Action item:
Copy the lines of the listing below word for word, from the first line up to and including the line that contains "rulers and calculator". Leave the pictures out of your answer.

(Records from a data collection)
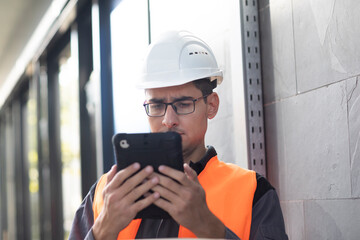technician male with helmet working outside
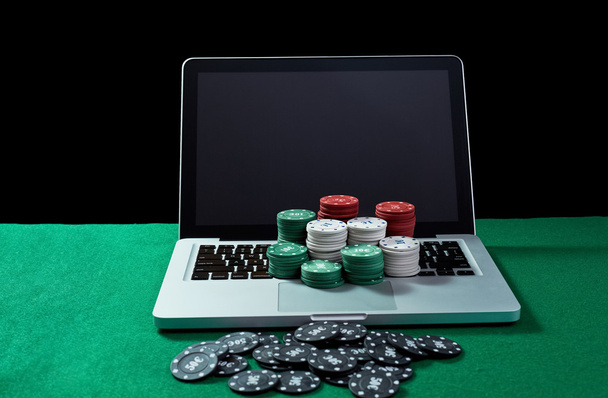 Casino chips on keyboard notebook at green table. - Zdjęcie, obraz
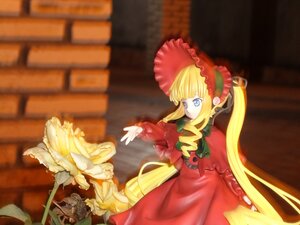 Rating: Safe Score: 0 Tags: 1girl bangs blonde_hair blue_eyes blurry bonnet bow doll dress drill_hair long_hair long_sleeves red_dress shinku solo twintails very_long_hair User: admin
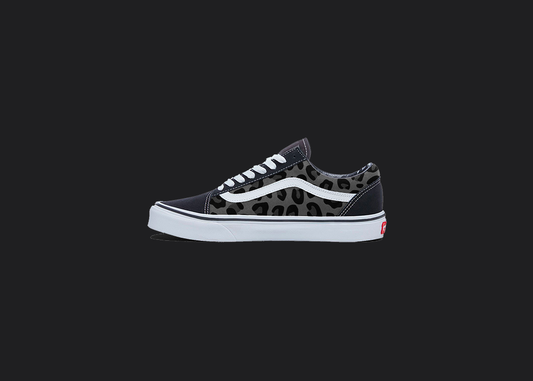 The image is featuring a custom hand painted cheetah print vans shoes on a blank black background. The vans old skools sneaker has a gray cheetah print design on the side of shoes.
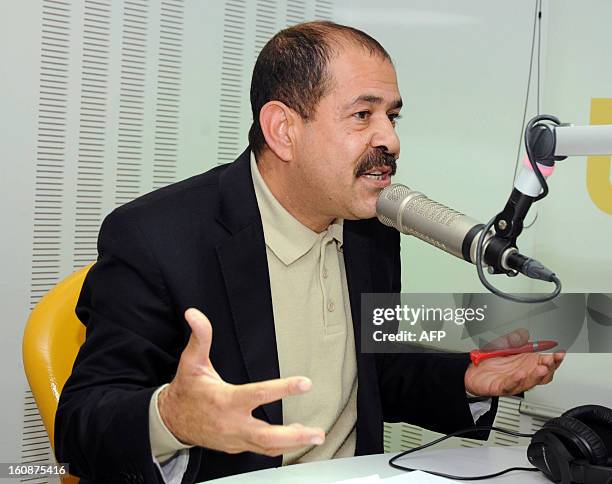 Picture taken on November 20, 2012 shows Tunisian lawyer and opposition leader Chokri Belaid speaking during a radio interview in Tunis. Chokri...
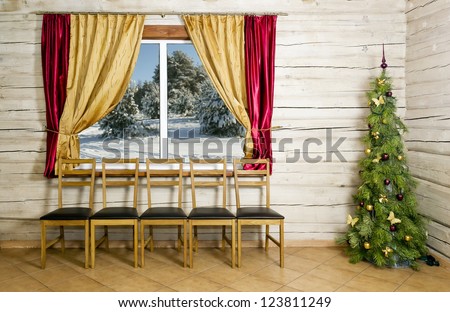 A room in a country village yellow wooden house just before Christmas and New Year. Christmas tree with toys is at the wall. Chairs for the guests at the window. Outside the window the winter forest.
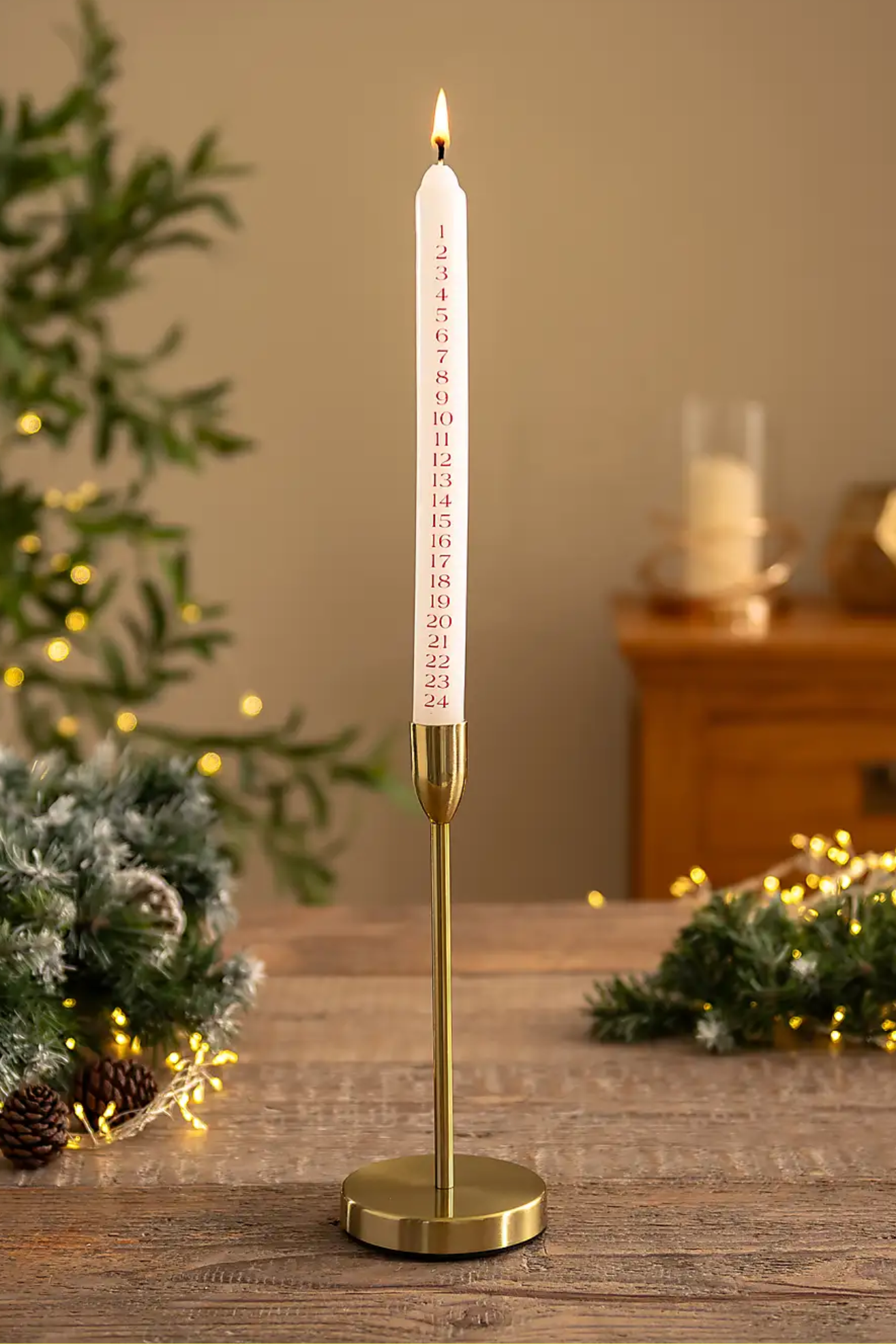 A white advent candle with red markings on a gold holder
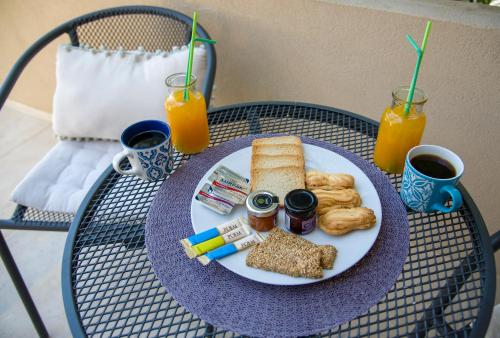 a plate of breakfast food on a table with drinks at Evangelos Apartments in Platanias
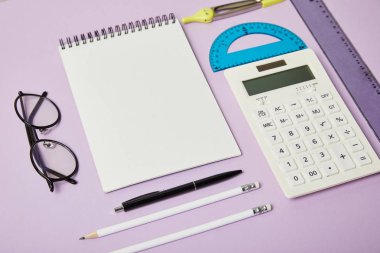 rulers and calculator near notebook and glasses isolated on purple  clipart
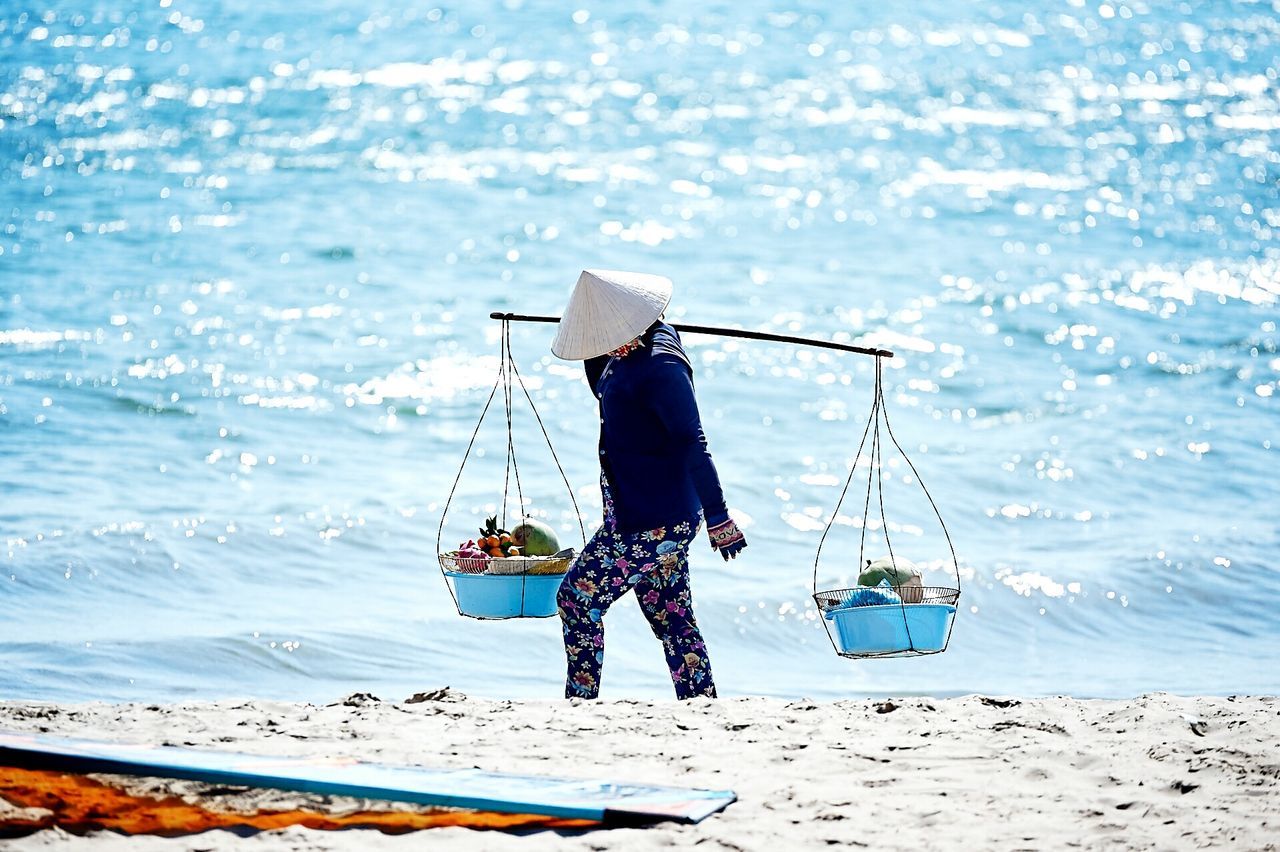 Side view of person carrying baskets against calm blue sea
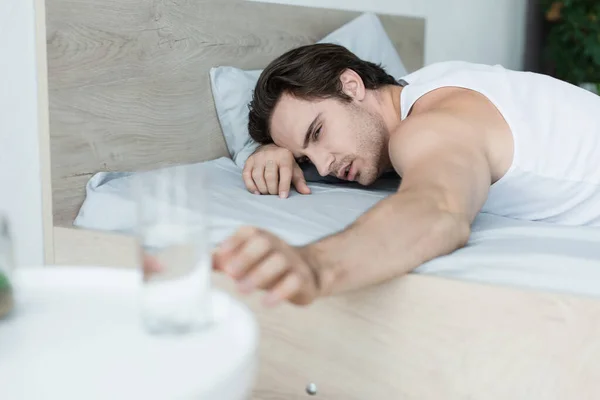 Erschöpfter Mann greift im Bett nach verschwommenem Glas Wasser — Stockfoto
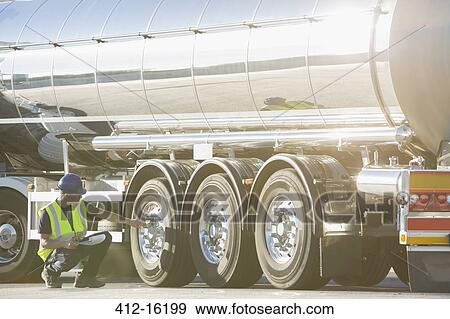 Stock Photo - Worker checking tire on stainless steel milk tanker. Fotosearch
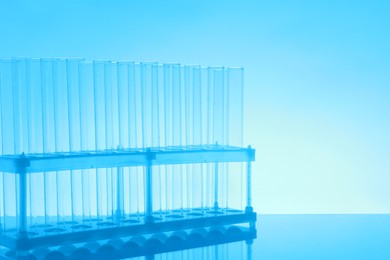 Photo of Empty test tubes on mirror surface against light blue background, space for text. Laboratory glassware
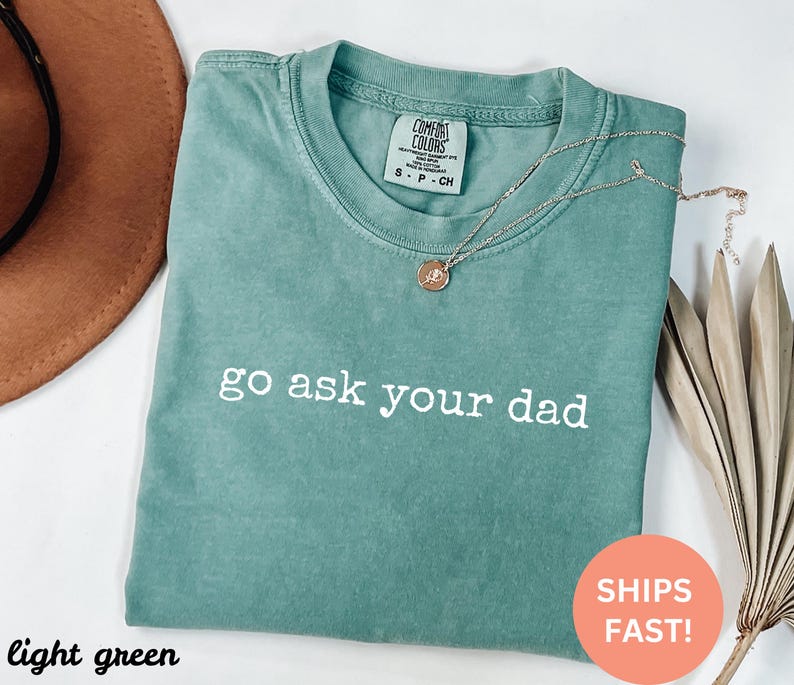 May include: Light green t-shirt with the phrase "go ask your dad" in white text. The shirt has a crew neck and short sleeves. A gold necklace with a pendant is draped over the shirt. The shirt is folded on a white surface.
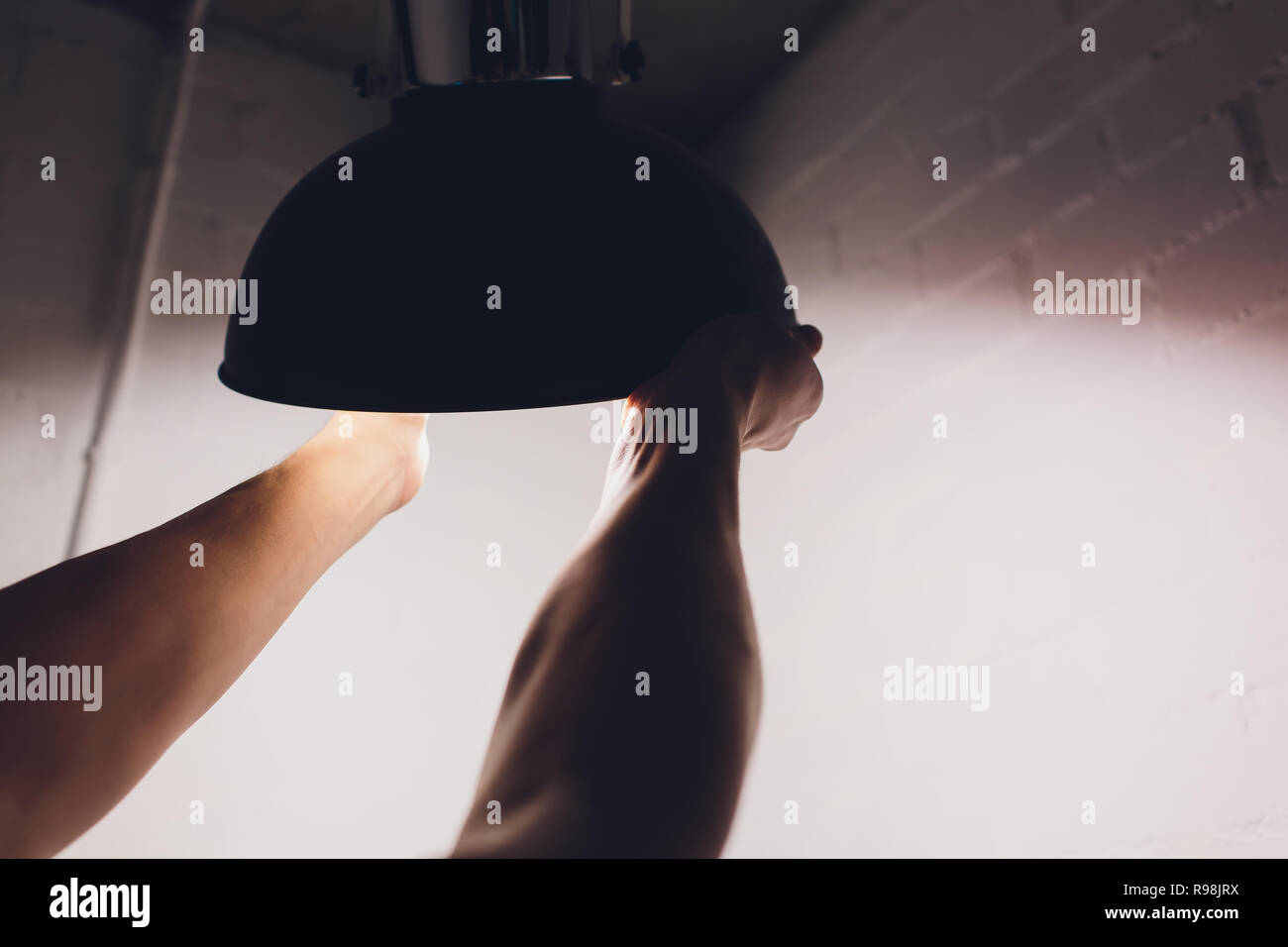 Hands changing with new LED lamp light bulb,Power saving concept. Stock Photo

Result for this task:
technician male with helmet working outside
 Casino chips on keyboard notebook at green table. - Zdjęcie, obraz
 Rating: Safe Score: 0 Tags: 1girl bangs blonde_hair blue_eyes blurry bonnet bow doll dress drill_hair long_hair long_sleeves red_dress shinku solo twintails very_long_hair User: admin
 The image is featuring a custom hand painted cheetah print vans shoes on a blank black background. The vans old skools sneaker has a gray cheetah print design on the side of shoes.
 Picture taken on November 20, 2012 shows Tunisian lawyer and opposition leader Chokri Belaid speaking during a radio interview in Tunis. Chokri...
 A room in a country village yellow wooden house just before Christmas and New Year. Christmas tree with toys is at the wall. Chairs for the guests at the window. Outside the window the winter forest.
 A white advent candle with red markings on a gold holder
 a plate of breakfast food on a table with drinks at Evangelos Apartments in Platanias
 rulers and calculator near notebook and glasses isolated on purple  clipart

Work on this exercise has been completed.